Have you ever watched professional basketball players doing layup drills and wondered, “why do they need to practice that”? Or have you marveled at professional baseball players practicing their swing hitting off a tee like an 8-year-old? “Why are they doing that”? They are practicing the fundamentals of their sport. In addition, they are perfecting repetitive skills necessary for excelling. Runners have some fundamentals to practice as well. Tying your shoes and breathing are two important fundamentals. Let’s start with tying your shoes, something that needs to be done before every run, and needs to be done well. That will lead us to a discussion of how-to breathe better.

Advice from Coach John Wooden on shoe tying

I want to give the great University of California at Los Angeles (UCLA) basketball coach, John Wooden, credit for this idea and my adaptation of it. At the first practice of a season, he had a gym full of future All Americans and Hall of Famers. Wooden spent a significant amount of time teaching them something basic: how to tie their shoes. He explained why it was important and had them practice doing it, over and over again!

For runners, the only piece of equipment that really matters in their performance is their shoes. The shoes need to be tied properly, not be too tight, and not be too loose, to reduce blisters. More importantly, the shoes need to be re-tied at least once after putting them on before the actual workout starts and after warming up This is because the foot, the shoe, and the laces all change dimension with heat and blood flow.

I would demonstrate how much more lace I had left to tie the laces tight after my initial morning lace-up. Just like a biker’s hard shoe in a cleat directs the energy for the pedaling, a solid platform in the form of a shoe concentrates the energy for a runner. Any movement inside the shoe that does not help the foot move directly forward is a waste of energy. Over a three mile/5k race, this could result in a minute or more of wasted time. So, lace up and run faster!

How to breathe correctly

Runners need to breathe from the diaphragm (or stomach) not the upper chest. One way I found to do this is to put one hand on the chest and one hand on the stomach. After that, see if you can tell where more of the movement is originating from. The stomach should be driving the breath, not the chest. The chest is too shallow and not enough oxygen is circulated.

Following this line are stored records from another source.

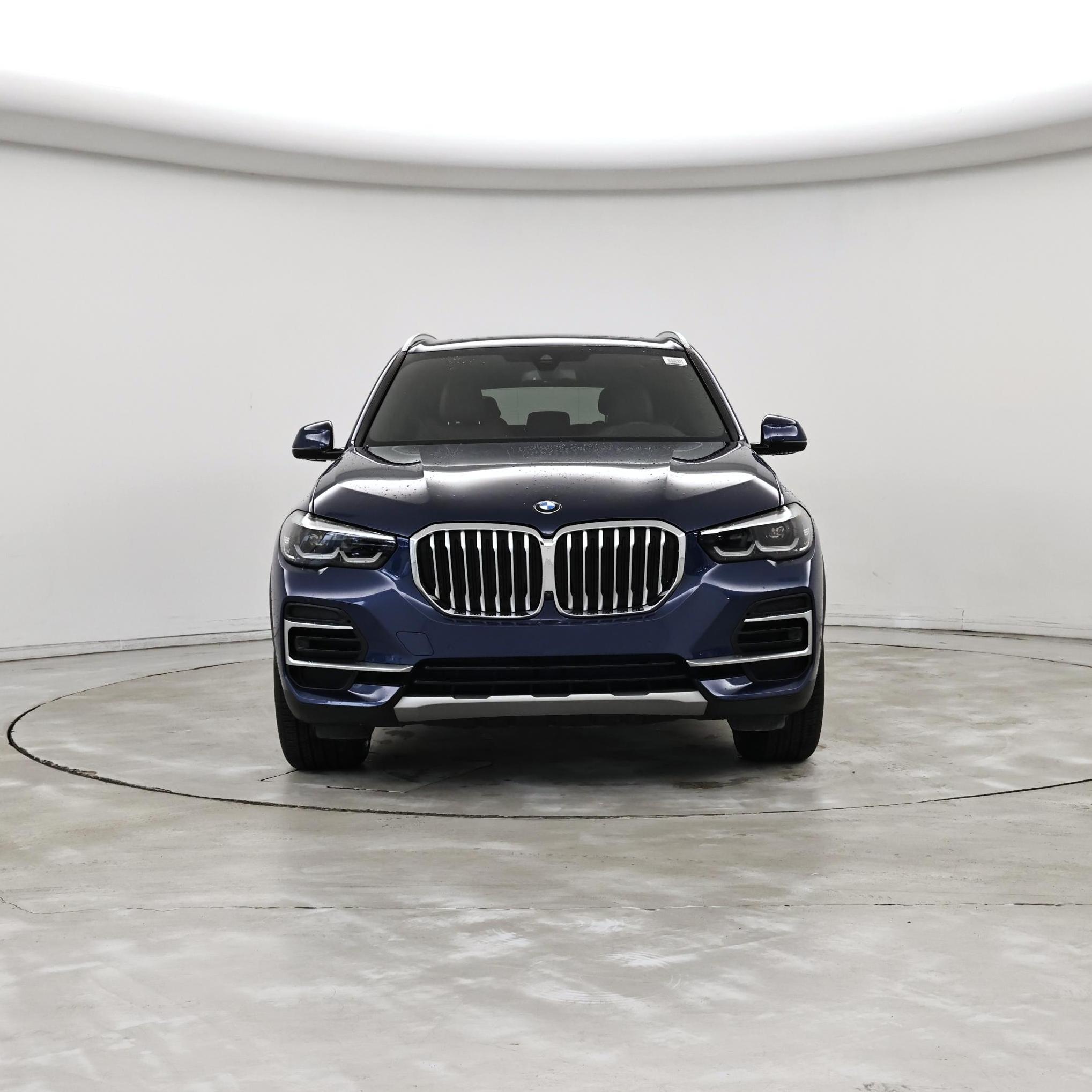 Thumbnail: 2023 BMW X5 - 5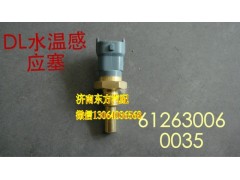 0281002209/612630060035,水温传感器WP10,济南东方重汽配件销售中心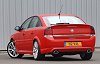 2006 Vauxhall Vectra VXR. Image by Vauxhall.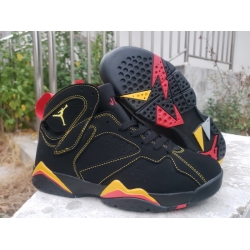 Air Jordan 7 Men Shoes 002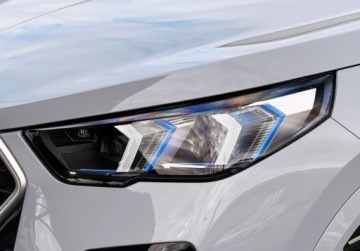 BMW X2 U10 SUV M 2.0 M35i 300KM 2025 BMW X2 I wlasciciel M Sport Hak Gwarancja Bezwypadkowy FVAT23, zdjęcie 7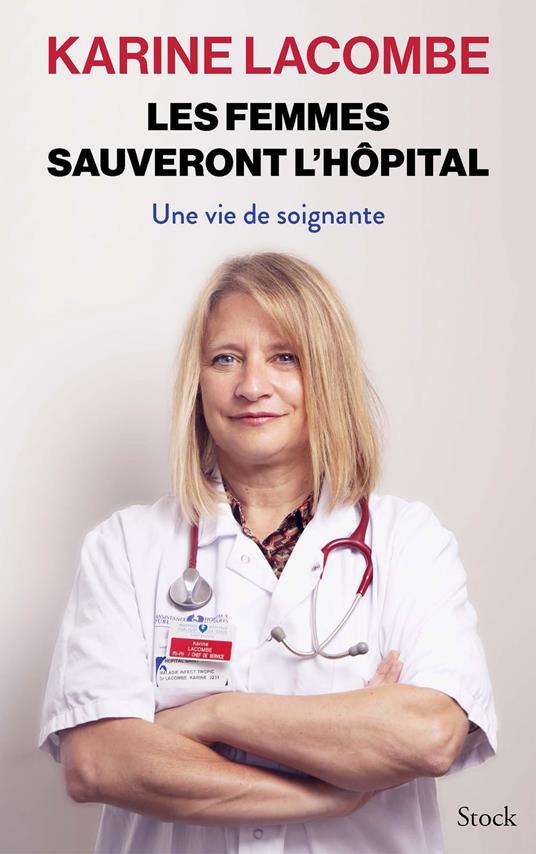 Les femmes sauveront l'hôpital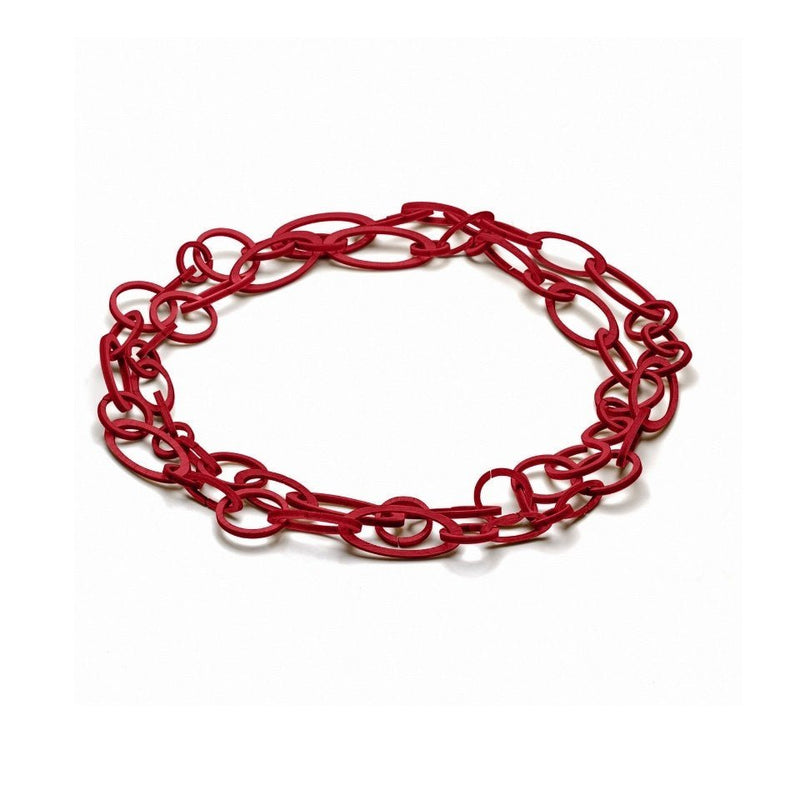 HALO Kette Rot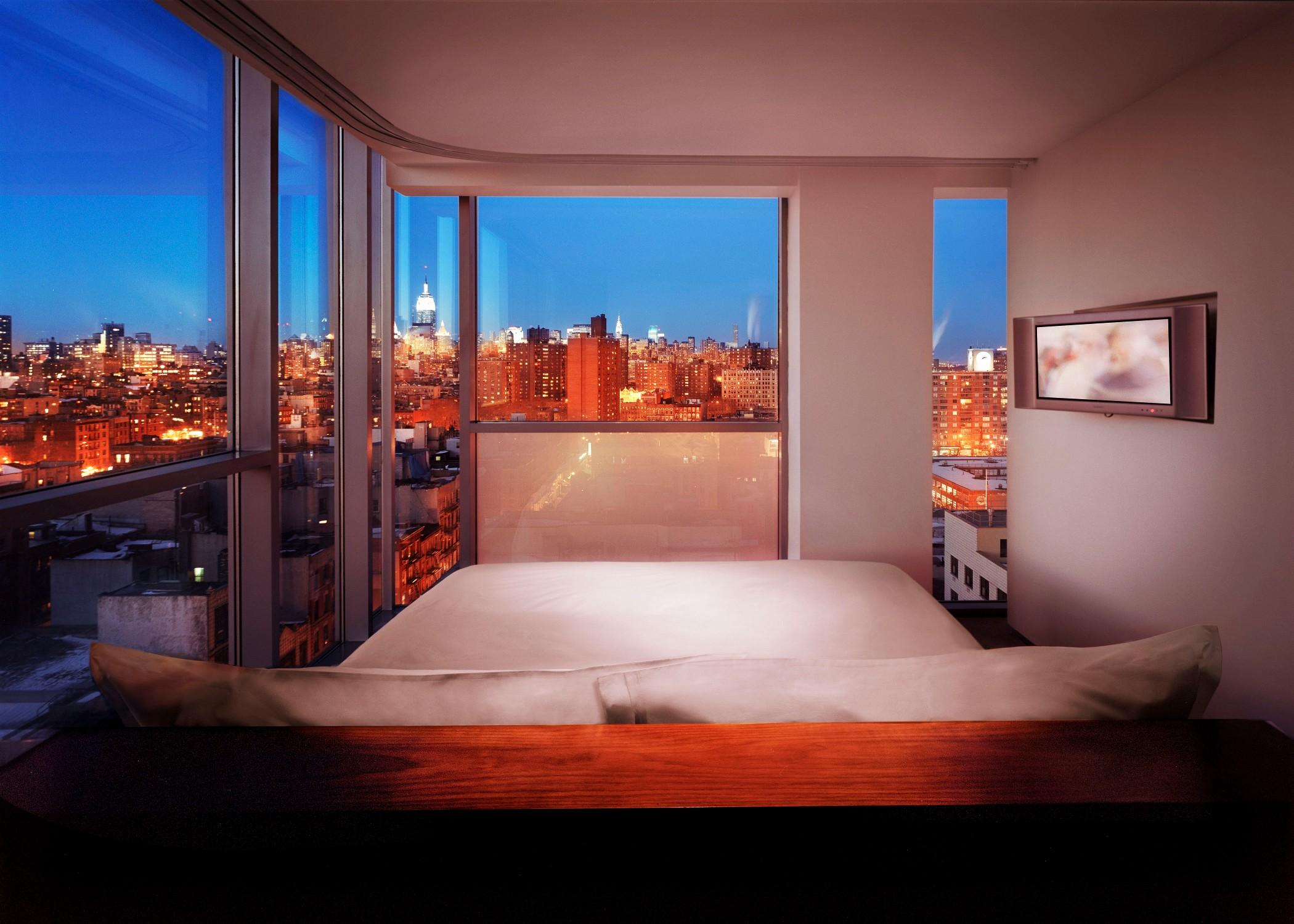 On Rivington Hotel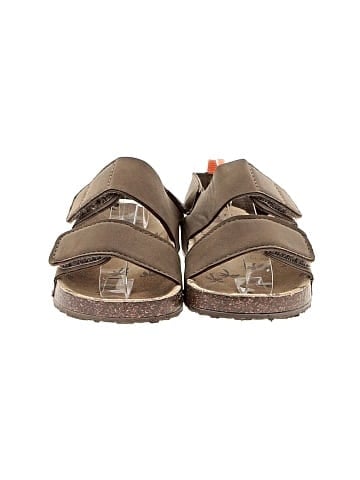 Wonder Nation Sandals (view 2)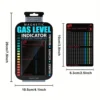 Gas Indicator Level Practical Propane Butane LPG Fuel Gas Tank Level Indicator For Measurement Of Gases At The Adhesive Product - Image 4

Runners should be aware of the pattern of their own breathing. I refer you to the book Running on Air by Budd Coates, of Runners World. He describes how to use rhythmic breathing to maximize oxygen intake which also minimize side stitches. Research suggests that the source of the side stitch is constant inhalation on the same side. Since the diaphragm is a muscle, it becomes stressed or fatigued because of the foot strike when a runner is breathing in.

By alternating the side or leg of the inhale, the impact on one side is cut in half, therefore, reducing, or eliminating side stitches. I have run over 70,000 miles in my running career and NEVER had a side stitch. I have come to realize that I just naturally fell into this rhythmic breathing pattern.  So, breathe in on the left foot, step with the right, step with the left. Next, breathe in on the right foot, step with the left, step with the right, breathe in on the left foot.